- EXCERPTED TEXT

• • • • •

By Scott Henson . . . Texas Voices, a group made up of families of people on Texas’ sex offender registry and others who support reform of Texas sex offender statutes, has been quite active this session, and it’s a good thing.
As Grits told their indefatigable leader Mary Sue Molnar when the organization began, every other criminal justice reform group and activist in the state, including me, will inevitably sell them out at the Legislature. When someone says of a proposal, “well, we can do that but we have to exclude sex offenders,” reform advocates routinely will jump at the deal without a second thought. And in general, rightly so. One cannot succeed in legislative politics by making the perfect the enemy of the good.
And yet, what that means as a practical matter is that nobody will consistently, much less passionately stand up for the interests of people on the sex offender registry except their own family members. Not their lawyers, not the ACLU nor any other advocacy group, no legislator nor state official, and (if we’re honest) not even this blog … nobody. If Texas Voices didn’t exist, a lot of bad, barely vetted bills would slide through the process without a whiff of opposition, not because they weren’t recognized as bad but because those in a position to vet them made a political calculation that opposing them would harm other interests. I’m not particularly proud that that’s true – it doesn’t speak very well of the criminal justice reform movement in this state – but it’s the way it is.

• • • • •

- RAW DATA
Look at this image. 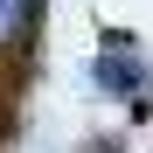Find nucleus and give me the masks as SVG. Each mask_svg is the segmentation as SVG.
<instances>
[{
	"label": "nucleus",
	"instance_id": "f257e3e1",
	"mask_svg": "<svg viewBox=\"0 0 153 153\" xmlns=\"http://www.w3.org/2000/svg\"><path fill=\"white\" fill-rule=\"evenodd\" d=\"M35 21V0H0V49H14Z\"/></svg>",
	"mask_w": 153,
	"mask_h": 153
}]
</instances>
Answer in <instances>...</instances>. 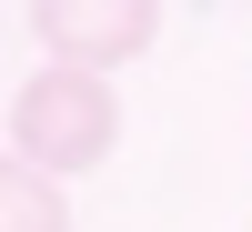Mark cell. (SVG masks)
Instances as JSON below:
<instances>
[{"mask_svg":"<svg viewBox=\"0 0 252 232\" xmlns=\"http://www.w3.org/2000/svg\"><path fill=\"white\" fill-rule=\"evenodd\" d=\"M31 40L61 61V71H131L141 51L161 40V0H31Z\"/></svg>","mask_w":252,"mask_h":232,"instance_id":"2","label":"cell"},{"mask_svg":"<svg viewBox=\"0 0 252 232\" xmlns=\"http://www.w3.org/2000/svg\"><path fill=\"white\" fill-rule=\"evenodd\" d=\"M111 152H121V101H111V81L40 61V71L10 91V162L71 182V172H101Z\"/></svg>","mask_w":252,"mask_h":232,"instance_id":"1","label":"cell"},{"mask_svg":"<svg viewBox=\"0 0 252 232\" xmlns=\"http://www.w3.org/2000/svg\"><path fill=\"white\" fill-rule=\"evenodd\" d=\"M0 232H71L61 182H51V172H31V162H0Z\"/></svg>","mask_w":252,"mask_h":232,"instance_id":"3","label":"cell"}]
</instances>
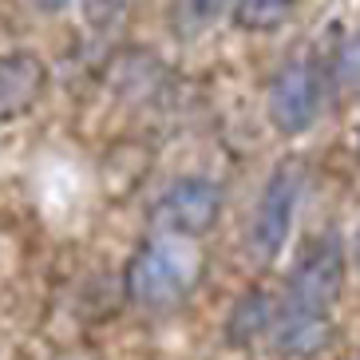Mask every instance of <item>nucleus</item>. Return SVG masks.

• • • • •

- TASK STATEMENT
Condense the paragraph of the Texas Voices text that begins "And yet, what that means" into a shorter version that keeps its main points.

- FINISHED TASK
In practice, only their own family members consistently stand up for people on the sex offender registry. Their lawyers, the ACLU, other advocacy groups, legislators, state officials, and even the writer's own blog do not. Without Texas Voices, many bad, barely vetted bills would pass with no opposition. This would happen not because nobody saw they were bad, but because those able to vet them calculated that opposing them would harm other interests. The writer is not proud of this and says it reflects poorly on the state's criminal justice reform movement, but that is how things are.